或许,是同乡。

  细细地思量起来,老家真是个奇怪的概念。
  填籍贯,要写父亲的家,干嘛不填姥姥家呢?父亲的家跟你究竟有什么关系?他生在那儿,你生在这儿,他从那里走出来了,你从这里走出去了。人,本是偶然落生,飘游一世,为什么非得给自己后补上个根,而且非得把父亲的诞生地系在自己的腰眼上?
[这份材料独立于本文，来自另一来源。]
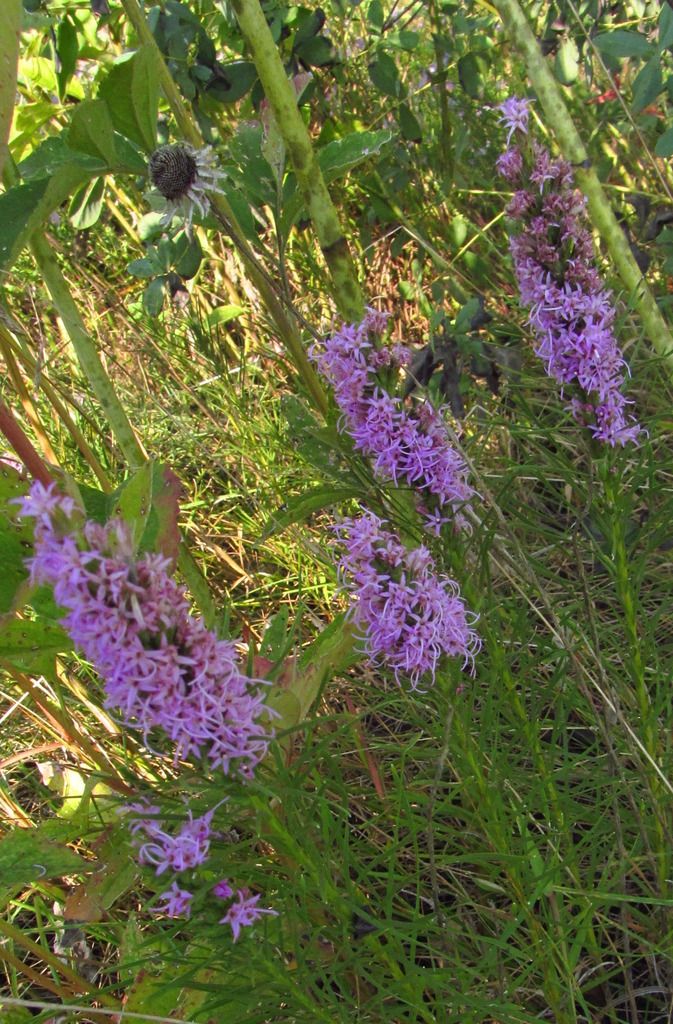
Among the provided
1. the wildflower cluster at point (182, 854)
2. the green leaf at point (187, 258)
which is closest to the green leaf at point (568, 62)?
the green leaf at point (187, 258)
够得上老家的老家,必定是农村。不论衣锦还乡,落魄归里,全是回到那老不改模样的村子去。若是有谁说自己祖籍北京、上海或是纽约什么的,连我也觉着不踏实,便一定迫溯到这人的爷爷,或者爷爷的爷爷也是从土坷垃里爬出来的才心满意足。
生养了父辈的土地,竟是那样地关情?
  说是老家,剩了一个叔,自然还有一个婶儿,扯着一群接接连连随意撒下的种,竟有七八个该我称兄道弟、呼姐唤妹的乡下孩子。早些年,叔有时来一趟,背一口袋红枣和煎饼来,扛一包我们穿不下的旧衣裳走。每年秋天,寄来一个大小总一样的包裹,装二斤花生米。再后来,来人,来信,次次为钱,并且那款数也越来越大。人小,私下里帮父亲算计,想起父亲讲的笑话,他小时候农民都说:皇上日子好哟,天天喝香油!老家人怕是想,你们在京城吃皇粮,那日子跟喝香油也差不多。小心眼儿里便不由嘀咕:连你们孩子娶媳妇、盖房子也该我们管?这老家呀!给了钱,还添生分,一个觉得不少,一个嫌不多。再往后,房盖上了,信渐稀了。听说老家在变样儿,自个儿能顾自个儿了,自个儿就顾自个儿了。到城里也能随便买到鲜花生,能存上一口袋花生米时,忽然发现,咦,花生米也不见寄来了。 
  就这远远、淡淡,又叫人有点怕沾的老家,人生使命似的,早晚必定得回一趟。于是,十几年前,我从北大荒挪到湘南,从屯垦戍边的兵团战士变成正规军的小当兵的时候,回过一趟老家。照风俗,提盒点心,拎两瓶酒,除了叔和婶子,啥人也不想拜见,啥地方也不想参观,有什么可看的呢!穷,还是穷。蹲了半个月,忍一忍厕所、用水的艰难,干一干农活儿--参加劳动,那时是自然,是必须,还必须是自愿,心里可真干得烦。天天,顿顿,啃一啃白薯面的煎饼。走人。